LONDON--Anglo American PLC (AAL.LN) said Monday it will take an impairment charge of $0.3 billion after withdrawing from Pebble, a massive, environmentally-contentious Alaksan copper-and-gold venture, in favor of prioritizing high-value, low risk projects.

"Despite our belief that Pebble is a deposit of rare magnitude and quality, we have taken the decision to withdraw following a thorough assessment of Anglo American's extensive pipeline of long-dated project options," said Mark Cutifani, who took over as CEO of Anglo American in April.

He said that Anglo is focused on prioritizing capital to projects with the highest value and lowest risks. He also said it wants to reduce the capital required to maintain projects in its pipeline. Anglo American said it expects to record a post-tax impairment charge of $0.3 billion this year as a result of its withdrawal from the project.

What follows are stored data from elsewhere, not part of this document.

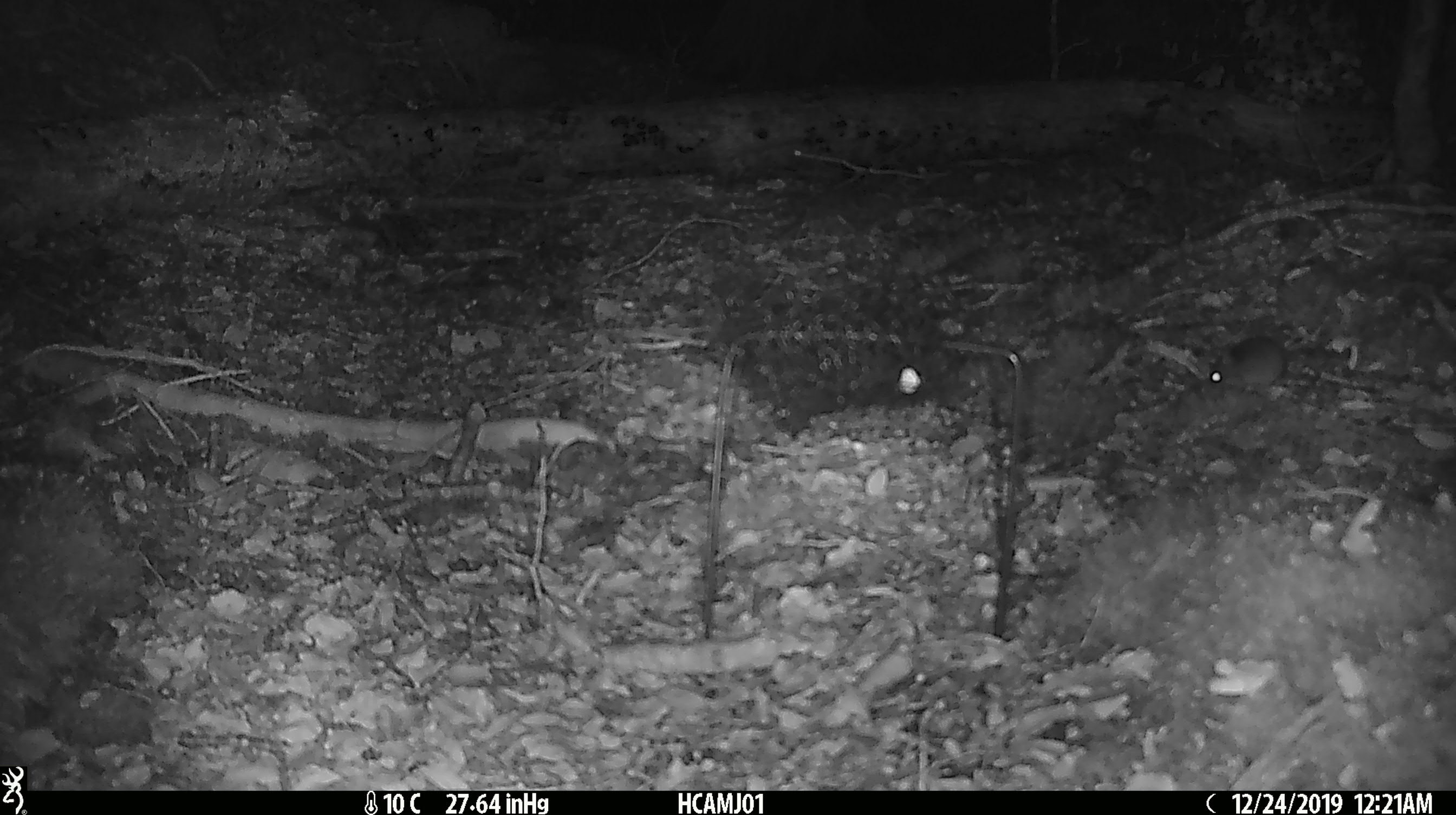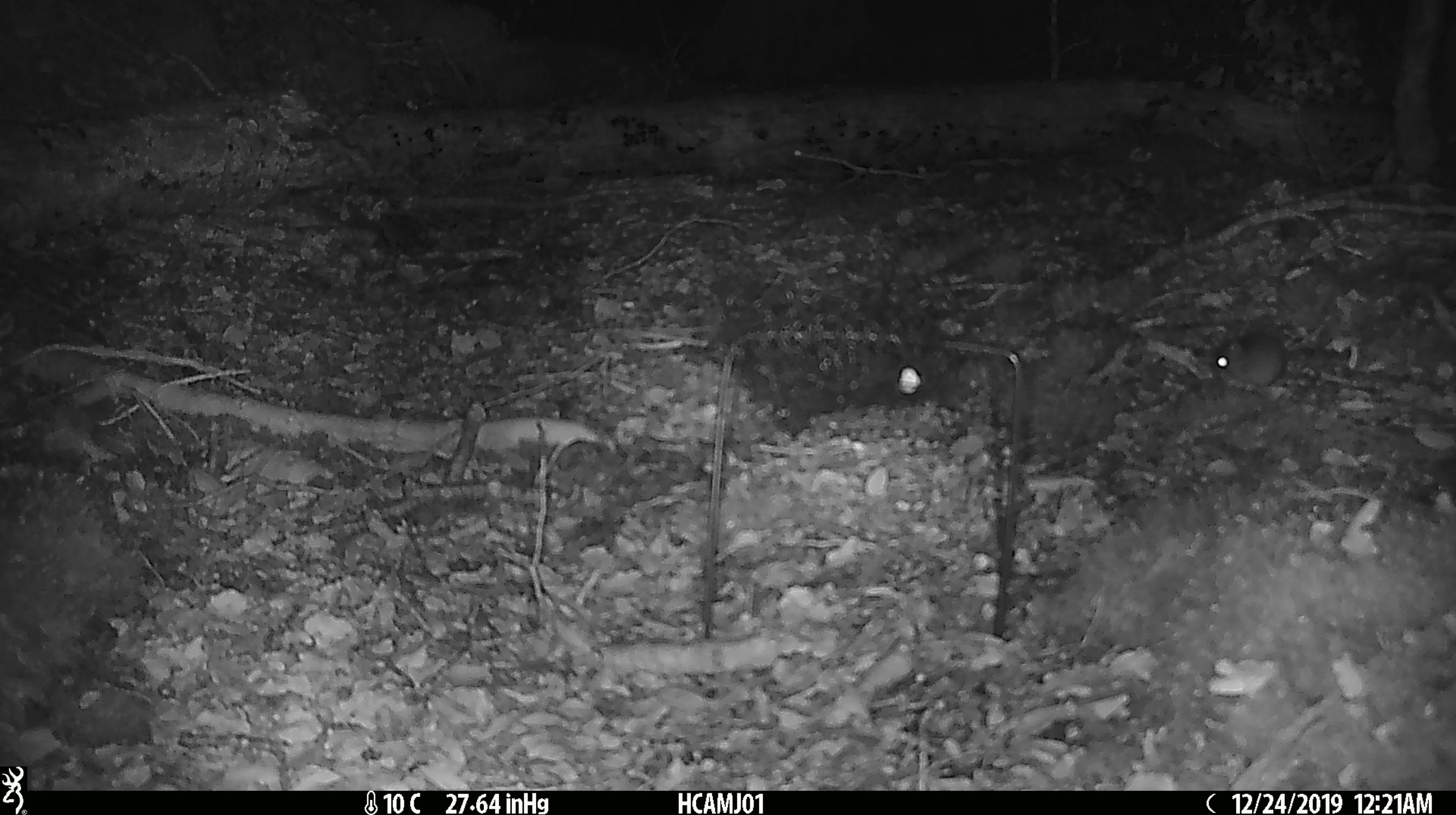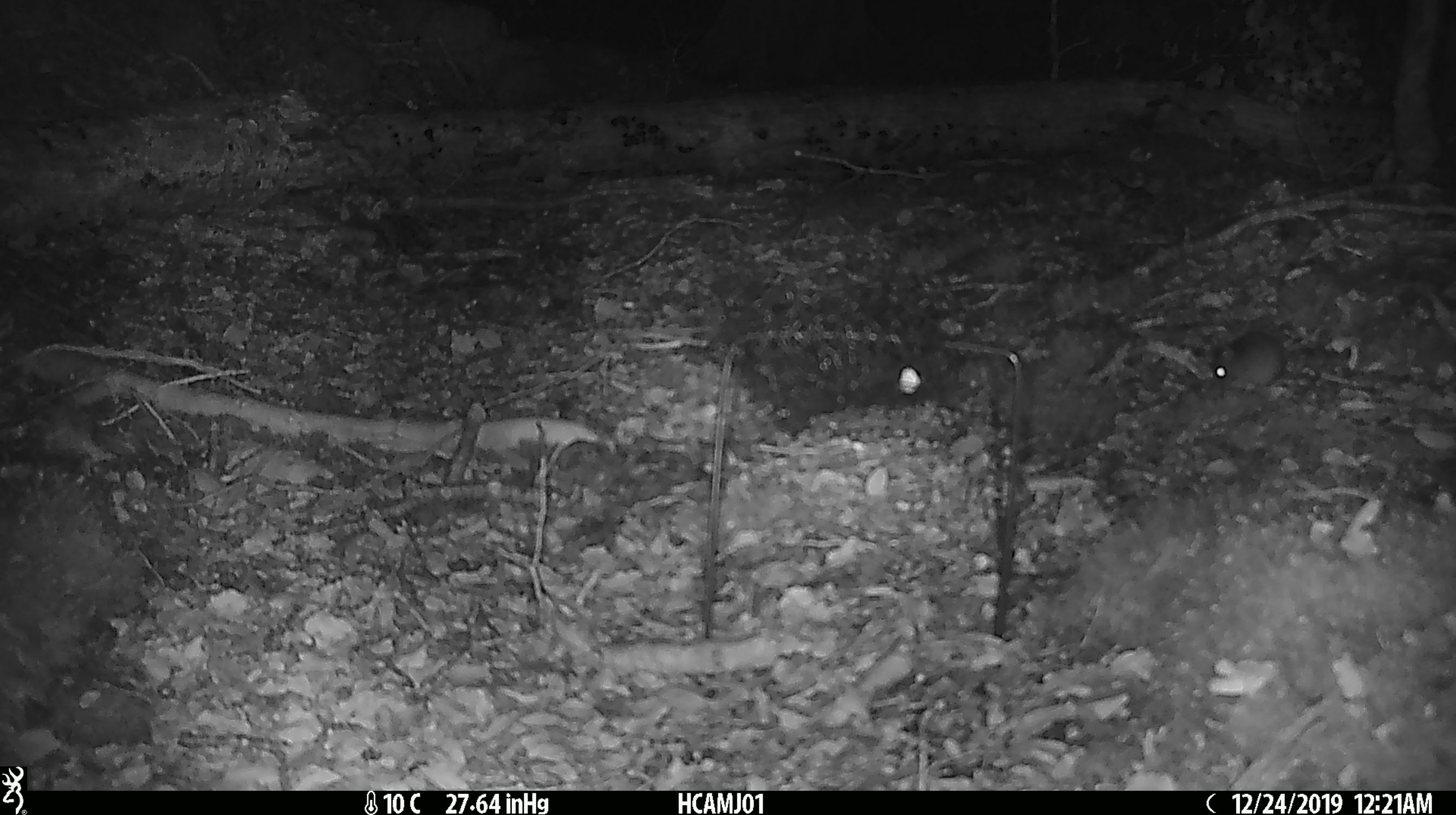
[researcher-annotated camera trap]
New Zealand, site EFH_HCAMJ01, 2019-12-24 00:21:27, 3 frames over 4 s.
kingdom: Animalia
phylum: Chordata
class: Mammalia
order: Rodentia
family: Muridae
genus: Mus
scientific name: Mus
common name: mouse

The globally-diversified miner, which owns Pebble in equal share with Canada-based Northern Dynasty Minerals Ltd. (NAK), had invested just over $500 million of the $1.5 billion it committed to in 2007.

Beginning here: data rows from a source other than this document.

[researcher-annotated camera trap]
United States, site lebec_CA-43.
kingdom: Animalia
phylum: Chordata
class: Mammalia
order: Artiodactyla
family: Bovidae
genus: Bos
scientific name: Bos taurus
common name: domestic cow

The FTSE-100 company made the investment at a time when a near-decade long mining boom had pushed miners to look for new deposits in more remote areas of the world. However a recent downturn in prices for many commodities, including copper, have prompted many large miners such as Anglo and Glencore Xstrata PLC (GLEN.LN) to review their project pipeline with a view to cutting costs and prioritizing those projects that generate the most attractive returns the quickest.

Pebble, one of the world's largest undeveloped gold-and-copper deposits, has already faced several years of protests from activists who allege it could harm an important spawning habitat for wild sockeye salmon, as well as damage communities around Bristol Bay that depend on fishing.

Anglo and Northern Dynasty Minerals had countered by saying that the project would bring significant economic benefits to the region and could co-exist with Bristol Bay's fisheries without environmental harm. Anglo American had also previously said it would only go ahead with the project if it was environmentally sound.

A preliminary assessment detailed in a June presentation by Northern Dynasty showed that Pebble would cost about $4.7 billion to develop, with construction possibly starting in 2017 and commercial production starting in 2021. Pebble is expected to produce an average of 678 million pounds of copper and 673,000 troy ounces of gold over a 45-year lifespan, according to Northern Dynasty.

The initial estimate includes a plan to build an open pit mine, although no decision has been taken to go ahead with the project.

Rio Tinto, which holds about a 10% indirect stake in the project through its 19.8% holding in Northern Dynasty, had previously said it would only support Pebble if it were an underground mine, not open pit. Sam Walsh, Rio Tinto's new CEO, said in April that a "huge amount...needs to be done to prove or disapprove that the project can be built in a way to meet our standards."